The researchers investigated how intrinsic factors like disease, BMI or medication load affected microbial life at the university’s body donation research facility, specifically established for the decomposition of human remains. They analyzed the bacterial and fungal composition of fluids produced by 19 human bodies, as well as the composition of the surrounding soil, during “active decomposition,” which lasts until the carcass stops releasing fluids and the abdomen cavity collapses.

For the new study, they found that in the soil beneath and near individuals who were underweight (BMI less than 18.5) and normal weight (a BMI between 18.5 and 26), the diversity decreased in bacterial  communities. In obese and overweight individuals (with BMIs above 26), the diversity remained mostly constant. 

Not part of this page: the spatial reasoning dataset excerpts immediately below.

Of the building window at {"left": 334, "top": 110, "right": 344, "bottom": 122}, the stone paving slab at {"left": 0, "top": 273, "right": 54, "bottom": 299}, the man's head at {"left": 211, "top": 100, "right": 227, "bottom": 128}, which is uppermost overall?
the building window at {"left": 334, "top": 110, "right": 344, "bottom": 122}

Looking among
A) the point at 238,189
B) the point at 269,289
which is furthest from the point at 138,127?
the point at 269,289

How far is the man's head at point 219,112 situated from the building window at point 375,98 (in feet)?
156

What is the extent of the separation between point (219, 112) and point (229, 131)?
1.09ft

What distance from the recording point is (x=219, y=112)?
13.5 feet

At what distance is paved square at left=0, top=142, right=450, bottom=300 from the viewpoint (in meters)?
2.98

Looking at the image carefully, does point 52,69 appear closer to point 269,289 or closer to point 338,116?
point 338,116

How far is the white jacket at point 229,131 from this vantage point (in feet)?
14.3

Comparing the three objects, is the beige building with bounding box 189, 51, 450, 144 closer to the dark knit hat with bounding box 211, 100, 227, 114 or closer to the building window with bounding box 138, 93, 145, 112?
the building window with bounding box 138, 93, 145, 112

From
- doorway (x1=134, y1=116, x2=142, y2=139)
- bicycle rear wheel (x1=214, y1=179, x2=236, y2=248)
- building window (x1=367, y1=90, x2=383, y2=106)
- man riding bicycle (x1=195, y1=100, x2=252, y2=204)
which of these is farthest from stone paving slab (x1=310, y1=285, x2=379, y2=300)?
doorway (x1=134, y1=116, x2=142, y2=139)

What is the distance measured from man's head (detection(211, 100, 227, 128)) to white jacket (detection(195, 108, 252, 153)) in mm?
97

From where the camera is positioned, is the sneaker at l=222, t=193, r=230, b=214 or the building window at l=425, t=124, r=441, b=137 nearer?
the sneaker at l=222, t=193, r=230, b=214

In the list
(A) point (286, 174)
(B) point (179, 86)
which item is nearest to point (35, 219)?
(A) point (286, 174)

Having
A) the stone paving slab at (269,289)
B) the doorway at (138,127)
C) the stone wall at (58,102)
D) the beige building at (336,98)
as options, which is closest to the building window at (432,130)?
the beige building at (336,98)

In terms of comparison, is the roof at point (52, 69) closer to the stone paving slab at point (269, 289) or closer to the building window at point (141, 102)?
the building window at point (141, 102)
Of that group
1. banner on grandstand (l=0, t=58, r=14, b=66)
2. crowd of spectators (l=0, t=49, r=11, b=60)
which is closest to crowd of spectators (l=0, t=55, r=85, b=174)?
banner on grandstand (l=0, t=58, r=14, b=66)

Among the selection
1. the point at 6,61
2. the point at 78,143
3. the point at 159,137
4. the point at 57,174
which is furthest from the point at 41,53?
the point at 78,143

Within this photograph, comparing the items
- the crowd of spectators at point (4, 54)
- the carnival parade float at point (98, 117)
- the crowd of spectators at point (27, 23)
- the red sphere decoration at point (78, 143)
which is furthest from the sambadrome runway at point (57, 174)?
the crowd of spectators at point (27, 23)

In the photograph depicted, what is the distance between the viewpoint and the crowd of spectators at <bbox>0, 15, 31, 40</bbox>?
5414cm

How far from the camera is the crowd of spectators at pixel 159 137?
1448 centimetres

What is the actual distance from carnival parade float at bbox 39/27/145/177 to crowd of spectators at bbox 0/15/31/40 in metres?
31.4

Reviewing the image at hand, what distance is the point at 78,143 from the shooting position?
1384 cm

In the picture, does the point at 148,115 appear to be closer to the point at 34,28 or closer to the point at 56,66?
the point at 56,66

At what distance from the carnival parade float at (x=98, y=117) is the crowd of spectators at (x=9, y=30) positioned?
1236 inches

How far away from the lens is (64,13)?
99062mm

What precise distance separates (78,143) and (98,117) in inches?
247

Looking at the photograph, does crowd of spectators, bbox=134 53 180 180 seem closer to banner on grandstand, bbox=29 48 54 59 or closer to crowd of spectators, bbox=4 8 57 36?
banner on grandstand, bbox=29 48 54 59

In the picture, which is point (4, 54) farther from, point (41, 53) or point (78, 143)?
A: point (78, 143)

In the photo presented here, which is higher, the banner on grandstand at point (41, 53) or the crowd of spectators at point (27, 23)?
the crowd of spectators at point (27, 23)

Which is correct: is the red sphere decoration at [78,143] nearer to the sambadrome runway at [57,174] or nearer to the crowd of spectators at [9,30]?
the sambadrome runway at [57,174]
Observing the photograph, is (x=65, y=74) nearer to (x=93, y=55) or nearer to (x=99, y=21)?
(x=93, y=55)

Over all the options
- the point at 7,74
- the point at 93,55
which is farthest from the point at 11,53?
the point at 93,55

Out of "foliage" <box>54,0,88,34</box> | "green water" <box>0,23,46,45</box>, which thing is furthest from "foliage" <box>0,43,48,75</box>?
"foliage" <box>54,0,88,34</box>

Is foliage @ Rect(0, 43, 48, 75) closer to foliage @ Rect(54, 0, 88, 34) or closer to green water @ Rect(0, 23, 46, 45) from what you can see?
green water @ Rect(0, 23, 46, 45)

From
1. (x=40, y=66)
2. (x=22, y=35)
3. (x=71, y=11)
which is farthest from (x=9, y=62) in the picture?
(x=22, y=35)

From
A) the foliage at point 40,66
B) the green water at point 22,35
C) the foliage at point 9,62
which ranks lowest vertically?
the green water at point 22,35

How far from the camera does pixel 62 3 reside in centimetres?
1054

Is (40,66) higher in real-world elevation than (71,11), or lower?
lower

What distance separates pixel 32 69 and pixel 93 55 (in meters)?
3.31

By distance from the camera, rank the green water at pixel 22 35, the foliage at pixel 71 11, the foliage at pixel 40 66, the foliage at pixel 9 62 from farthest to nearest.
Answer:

“We think about BMI as a proxy for how much fat versus how much muscle we have in our body,” said microbial ecologist Jennifer DeBruyn, Ph.D, at the University of Tennessee’s Anthropology Research Facility, which is also known as the “Body Farm.” Those 2 biological tissues have different chemical compositions that may affect the soil differently.

“We know from plant litter studies that even slight changes in tissue chemistry can change the microbial decomposers,” she said. More fat tissue — in a body with higher BMI — means more moisture and a higher ratio of carbon to nitrogen, relative to a body with a lower BMI. 

The study began, DeBruyn said, with observations by researchers who’d worked for years with decomposing bodies at the Body Farm. They noticed that bodies donated and placed on the soil  at the same time didn’t change in the same way over time. “The bodies experienced identical environmental conditions, but we saw big differences in how quickly they decomposed,” DeBruyn said. That suggested that something within the body, rather than in the environment, contributed to the process. 

For the  mSphere  study, the researchers studied 19 bodies that had been donated and placed in the outdoor facility between February 2019 and March 2020. The ages of the donors ranged from 40-91, with a mean of 71, and the BMIs ranged from 14.2-55.1. Temperature and humidity data were recorded hourly by remote tags, and the researchers collected soil samples at regular intervals throughout decomposition. They also used syringes to collect samples of fluids that had been released by the bodies and pooled in the soil.